De la préparation au conditionnement, en passant par la torréfaction, l’équipe d’Arpa Chai valorise l’orge locale en la transformant en une véritable source de revenus et de fierté.
Salina Kassam
Pour faire d’Arpa Chai bien plus qu’une simple initiative locale, Sharapat et son équipe se sont inscrites au cours d’entrepreneuriat de la SPCE. Là, ils ont appris à élaborer un plan d’affaires, à promouvoir leurs produits en ligne et à attirer des financements.
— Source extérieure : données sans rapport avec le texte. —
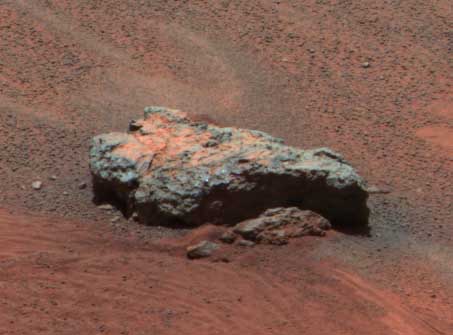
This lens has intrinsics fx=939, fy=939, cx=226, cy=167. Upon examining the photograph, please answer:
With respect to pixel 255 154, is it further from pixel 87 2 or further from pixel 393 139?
pixel 87 2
En 2024, le Programme de développement durable de Naryn de l’UCA leur a accordé une subvention pour de nouveaux équipements, leur permettant d’élargir la production.
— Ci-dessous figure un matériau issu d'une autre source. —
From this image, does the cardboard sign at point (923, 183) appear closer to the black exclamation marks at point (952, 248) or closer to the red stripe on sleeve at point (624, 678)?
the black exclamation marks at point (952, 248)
Aujourd’hui, l’entreprise emploie quatre parents d’enfants en situation de handicap et deux femmes en situation de handicap. Des bénévoles et d’autres personnes intéressées y participent également. Tous ensemble, ils gèrent l’intégralité du processus de production, du nettoyage à la torréfaction jusqu’au conditionnement, et donnent ainsi à l’orge locale une valeur nouvelle : celle d’une source de revenus.
Sharapat et son équipe souhaitent développer davantage d’emplois, notamment pour les personnes en situation de handicap, et faire rayonner Arpa Chai sur les marchés internationaux.
Salina Kassam
Fabriqué exclusivement à partir d’orge locale, sans additifs chimiques, le thé Arpa Chai est à la fois respectueux de l’environnement, riche en vitamines et reconnu pour ses vertus digestives. Depuis 2022, Arpa Chai est commercialisé dans des hôtels et des magasins à Naryn et à Bichkek. L’entreprise a depuis reçu des prix régionaux et nationaux pour son image de marque, et obtenu des financements pour accroître sa production.
Sharapat et son équipe ont pour ambition de créer davantage d’emplois, notamment pour les personnes en situation de handicap, et de faire rayonner Arpa Chai sur les marchés internationaux.